• _EXTRAIT PRÉSENTÉ_:
Il était le maître mais je n’étais pas une disciple, je n’étais pas un de ces jeunes artistes qui cherchent un aîné prestigieux pour apprendre leur art et s’introduire dans un milieu – j’étais sans visage, anonyme, un membre de l’auditoire. (27).

De plusieurs manières, la jeune femme est l’auditrice: elle écoute la musique dont lui parle le maître, mais aussi ses propos. Elle est ainsi doublement l’auditrice. C’est sa faiblesse, mais aussi sa force. Ces conversations n’ont d’ailleurs pas lieu à sa demande, mais à celle du maître, qui l’a invitée un jour, par besoin d’avoir un interlocuteur, de partager son expérience des affres de la création artistique. En plus, comme on a vu, c’est elle qui mène le récit, puisqu’elle en est la narratrice, ce qui lui donne aussi une fonction critique, outre celle de témoin, de dépositaire de la mémoire du maître.

• _TRAVAIL À RÉALISER_:
D'après l'extrait, à la demande de qui les conversations entre la jeune femme et le maître ont-elles lieu ? Veuillez vous appuyer uniquement sur l'extrait.

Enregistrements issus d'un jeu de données
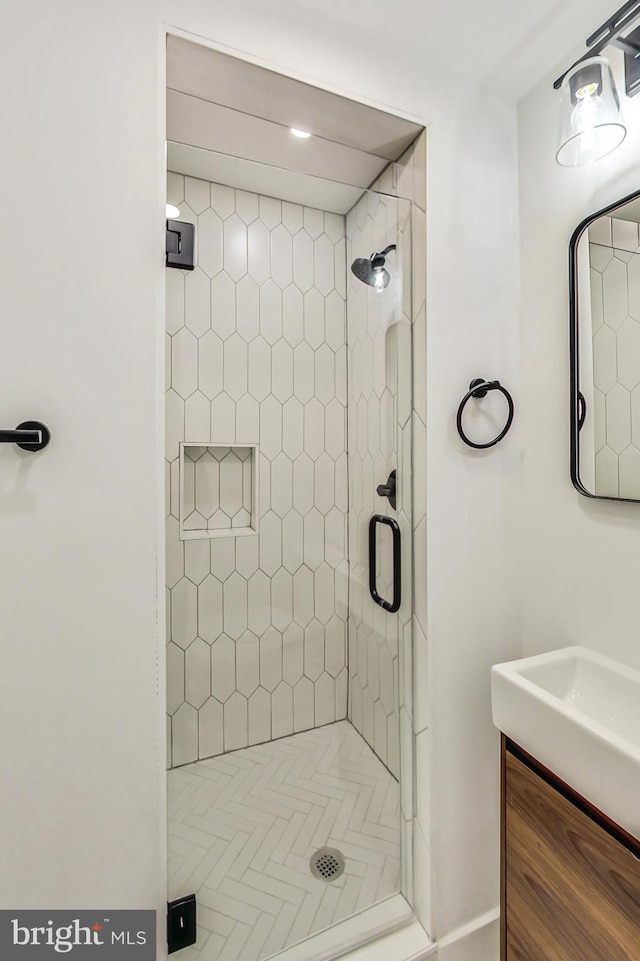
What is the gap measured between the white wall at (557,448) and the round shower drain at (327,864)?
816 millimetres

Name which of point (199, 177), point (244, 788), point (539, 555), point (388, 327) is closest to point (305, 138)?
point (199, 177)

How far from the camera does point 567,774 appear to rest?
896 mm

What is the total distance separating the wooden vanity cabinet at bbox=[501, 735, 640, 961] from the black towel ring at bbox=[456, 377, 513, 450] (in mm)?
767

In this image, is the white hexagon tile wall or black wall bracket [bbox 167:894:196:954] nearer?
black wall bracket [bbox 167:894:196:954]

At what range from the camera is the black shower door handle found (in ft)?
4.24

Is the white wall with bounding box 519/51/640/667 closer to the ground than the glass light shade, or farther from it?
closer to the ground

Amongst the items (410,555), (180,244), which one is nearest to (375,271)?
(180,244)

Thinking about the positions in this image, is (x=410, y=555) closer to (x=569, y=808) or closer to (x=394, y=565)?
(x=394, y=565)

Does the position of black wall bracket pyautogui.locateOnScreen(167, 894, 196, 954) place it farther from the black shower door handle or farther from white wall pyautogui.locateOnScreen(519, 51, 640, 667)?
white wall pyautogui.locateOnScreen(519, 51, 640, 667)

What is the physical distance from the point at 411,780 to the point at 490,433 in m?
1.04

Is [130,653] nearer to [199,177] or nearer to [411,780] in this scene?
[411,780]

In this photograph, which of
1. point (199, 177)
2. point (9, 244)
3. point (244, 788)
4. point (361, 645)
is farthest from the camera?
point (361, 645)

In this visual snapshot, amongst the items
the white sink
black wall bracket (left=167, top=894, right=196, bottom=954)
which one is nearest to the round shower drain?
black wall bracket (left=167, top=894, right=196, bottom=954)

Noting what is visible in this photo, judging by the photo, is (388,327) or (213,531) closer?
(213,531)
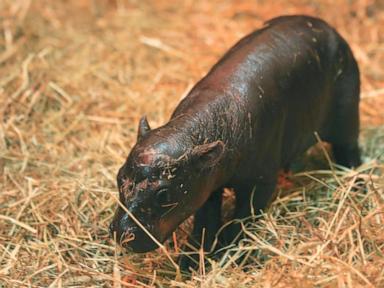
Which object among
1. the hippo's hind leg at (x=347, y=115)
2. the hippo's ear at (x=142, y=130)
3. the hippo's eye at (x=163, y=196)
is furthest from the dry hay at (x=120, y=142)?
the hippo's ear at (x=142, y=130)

• _SOLUTION DU PROBLÈME_:
Elles ont lieu à la demande du maître, qui a invité la jeune femme un jour.